#### RECORD SET
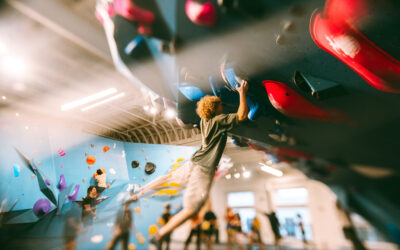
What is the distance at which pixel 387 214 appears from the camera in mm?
1716

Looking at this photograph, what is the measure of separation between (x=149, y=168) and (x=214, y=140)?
2.35 metres

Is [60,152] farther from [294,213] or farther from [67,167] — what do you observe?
[294,213]

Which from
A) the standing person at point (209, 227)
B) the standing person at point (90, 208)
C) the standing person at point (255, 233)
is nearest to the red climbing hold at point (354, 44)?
the standing person at point (255, 233)

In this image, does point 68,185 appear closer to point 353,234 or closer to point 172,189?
point 172,189

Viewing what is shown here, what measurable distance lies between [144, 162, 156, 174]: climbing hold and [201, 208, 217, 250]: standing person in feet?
4.60

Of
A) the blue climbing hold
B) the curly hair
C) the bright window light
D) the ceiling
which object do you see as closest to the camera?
the curly hair

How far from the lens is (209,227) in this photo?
2.66 meters

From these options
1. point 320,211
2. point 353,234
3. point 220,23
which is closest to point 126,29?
point 220,23

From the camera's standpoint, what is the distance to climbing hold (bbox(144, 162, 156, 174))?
345cm

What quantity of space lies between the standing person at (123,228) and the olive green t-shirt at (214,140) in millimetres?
1606

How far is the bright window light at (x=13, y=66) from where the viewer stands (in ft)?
10.5

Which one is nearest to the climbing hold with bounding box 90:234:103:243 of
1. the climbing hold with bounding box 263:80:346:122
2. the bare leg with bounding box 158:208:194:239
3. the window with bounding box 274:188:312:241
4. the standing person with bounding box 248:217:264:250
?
the bare leg with bounding box 158:208:194:239

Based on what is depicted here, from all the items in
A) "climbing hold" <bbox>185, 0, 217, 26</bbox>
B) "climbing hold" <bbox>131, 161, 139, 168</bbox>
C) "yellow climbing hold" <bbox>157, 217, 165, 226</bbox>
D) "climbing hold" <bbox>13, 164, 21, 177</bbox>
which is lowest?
"yellow climbing hold" <bbox>157, 217, 165, 226</bbox>

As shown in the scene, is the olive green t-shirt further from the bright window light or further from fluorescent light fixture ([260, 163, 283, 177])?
the bright window light
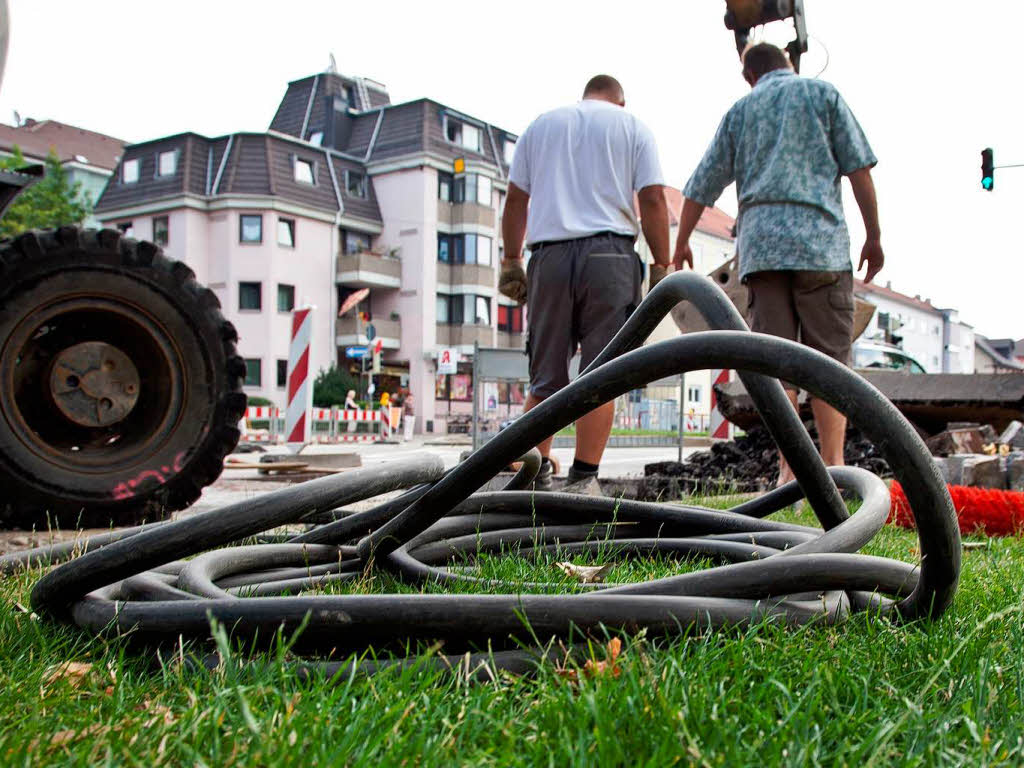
########
SET PROBLEM: Starting at the line that contains "Based on what" and continuing through the end of the data, rewrite those lines with "olive green t-shirt" replaced by "green shirt" and everything else unchanged. Omit the pictures from your answer.

THE SOLUTION:
Based on what is depicted here, from all the items in
A) "climbing hold" <bbox>185, 0, 217, 26</bbox>
B) "climbing hold" <bbox>131, 161, 139, 168</bbox>
C) "yellow climbing hold" <bbox>157, 217, 165, 226</bbox>
D) "climbing hold" <bbox>13, 164, 21, 177</bbox>
which is lowest?
"yellow climbing hold" <bbox>157, 217, 165, 226</bbox>

As shown in the scene, is the green shirt further from the bright window light or further from fluorescent light fixture ([260, 163, 283, 177])?
the bright window light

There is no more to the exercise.